Menschliches Erbgut

Widerständiges Y-Chromosom komplettiert die Analyse

Man schrieb das Jahr 2001, als die erfolgreiche Sequenzierung des ganzen menschlichen Erbguts von Genomforschern mitgeteilt wurde. Mit einer Ausnahme: Das männliche Geschlechtschromosom (Y-Chromosom) leistete noch Widerstand. Erst im Sommer des Jahres 2023 gelang es einem internationalen Team mit österreichischer Beteiligung, alle Teile seiner Sequenz zu erfassen und zu einer ganzen Chromosomensequenz zusammenzufügen.

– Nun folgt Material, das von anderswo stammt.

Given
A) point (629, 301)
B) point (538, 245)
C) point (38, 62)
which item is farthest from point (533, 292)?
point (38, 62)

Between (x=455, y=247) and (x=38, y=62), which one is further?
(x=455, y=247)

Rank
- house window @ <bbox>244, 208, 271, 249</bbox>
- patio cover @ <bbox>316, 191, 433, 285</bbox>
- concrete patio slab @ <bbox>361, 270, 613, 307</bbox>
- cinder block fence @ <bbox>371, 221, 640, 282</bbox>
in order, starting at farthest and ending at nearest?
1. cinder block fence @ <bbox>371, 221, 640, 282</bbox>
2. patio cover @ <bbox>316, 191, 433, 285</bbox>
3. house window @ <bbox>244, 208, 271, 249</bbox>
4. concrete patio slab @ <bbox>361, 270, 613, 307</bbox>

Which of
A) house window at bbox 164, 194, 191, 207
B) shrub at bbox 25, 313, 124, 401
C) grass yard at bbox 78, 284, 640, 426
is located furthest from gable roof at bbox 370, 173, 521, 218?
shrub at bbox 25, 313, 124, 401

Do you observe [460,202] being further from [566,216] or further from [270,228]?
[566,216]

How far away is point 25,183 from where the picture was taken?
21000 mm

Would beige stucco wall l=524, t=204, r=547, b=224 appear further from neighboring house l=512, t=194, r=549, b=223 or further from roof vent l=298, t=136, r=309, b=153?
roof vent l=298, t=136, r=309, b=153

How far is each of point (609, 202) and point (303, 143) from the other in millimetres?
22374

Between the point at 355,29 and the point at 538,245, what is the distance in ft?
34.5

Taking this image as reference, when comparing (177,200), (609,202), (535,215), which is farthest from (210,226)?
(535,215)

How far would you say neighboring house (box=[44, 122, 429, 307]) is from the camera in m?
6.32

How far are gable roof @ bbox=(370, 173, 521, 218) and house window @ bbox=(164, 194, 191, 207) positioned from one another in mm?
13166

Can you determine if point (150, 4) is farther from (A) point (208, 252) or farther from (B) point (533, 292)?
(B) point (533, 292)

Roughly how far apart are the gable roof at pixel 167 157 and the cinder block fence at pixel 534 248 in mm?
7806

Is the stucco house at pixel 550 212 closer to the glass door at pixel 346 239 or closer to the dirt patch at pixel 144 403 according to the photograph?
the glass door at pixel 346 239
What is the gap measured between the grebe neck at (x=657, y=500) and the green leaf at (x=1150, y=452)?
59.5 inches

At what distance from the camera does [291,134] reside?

Sie wurde im Fachjournal „Nature“ veröffentlicht.

red/Agenturen

„Das menschliche Chromosom Y war berüchtigt, weil es wegen seiner sich oft wiederholenden Sequenz schwierig zu sequenzieren und zusammenzusetzen war“, schrieben die Forscher um Adam Phillippy vom National Institutes of Health (NIH) in Bethesda (USA) in der Fachpublikation. Infolgedessen fehlte bis vor Kurzem mehr als die Hälfte davon im Referenz-Genom (Erbgut).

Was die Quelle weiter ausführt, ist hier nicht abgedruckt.